Coming from his mouth that wasn’t a compliment. More like a strike against me. Another thing on his never-ending list of why we shouldn’t be together.
“I’d rather be innocent than cold and bitter like you. I’d rather think that there’s good in this world because it beats living in hate like you do. What kind of life is that?”
Hurt to your heart could make you say and do the most shocking things. The deeper your ache, the further you try to inflict pain.
It was on the tip of my tongue to apologize.
He looked up, his eyes tortured. “Exactly what you said. You stay naive. I’ll stay cold and bitter and our personalities will never intersect with each other.”
Never.
Out of all the things he said, never was the only word I could hang onto. It echoed in my head.
I didn’t stick around to see what he did next. I bolted out of the room and was out the door in a second. I ran back to my apartment and when I was safely inside, I leaned heavily against the oak.
I was shrouded in darkness, and silence, and left with the imprint of Mathias’ kiss.
It felt like a brand.
K A T J A
“You’re stabbing me!” I shrieked.
“Katja,” Oma spoke around the pin. “If you would stand still that wouldn’t happen.”
I was one week away from my performance in Munich. Every one—including me—was in a tizzy. All the bustle and energy bouncing around my grandparents’ house gave no room for Mathias and me to talk about what happened just a month ago.
How was that kiss a month ago? In my mind it was still fresh. There it stayed, refusing to be old news.

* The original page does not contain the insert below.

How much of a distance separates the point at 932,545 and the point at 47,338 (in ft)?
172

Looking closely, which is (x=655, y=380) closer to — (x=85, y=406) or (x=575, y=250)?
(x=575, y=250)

I tilted my head to the side and stared at myself in the full-length mirror. I was in Oma and Opa’s living room trying to stay as perfectly still as I could, so I didn’t get stabbed with another needle. Oma had me standing on a small stool, and she moved around me slowly with sewing pins between her lips. She would take a step away, give me a thorough once over, and would pin material in, only to take it out the next second.
Every year she made my dress and I was completely okay with that for two reasons: she was a perfectionist in everything she did, and she always made me the perfect dress.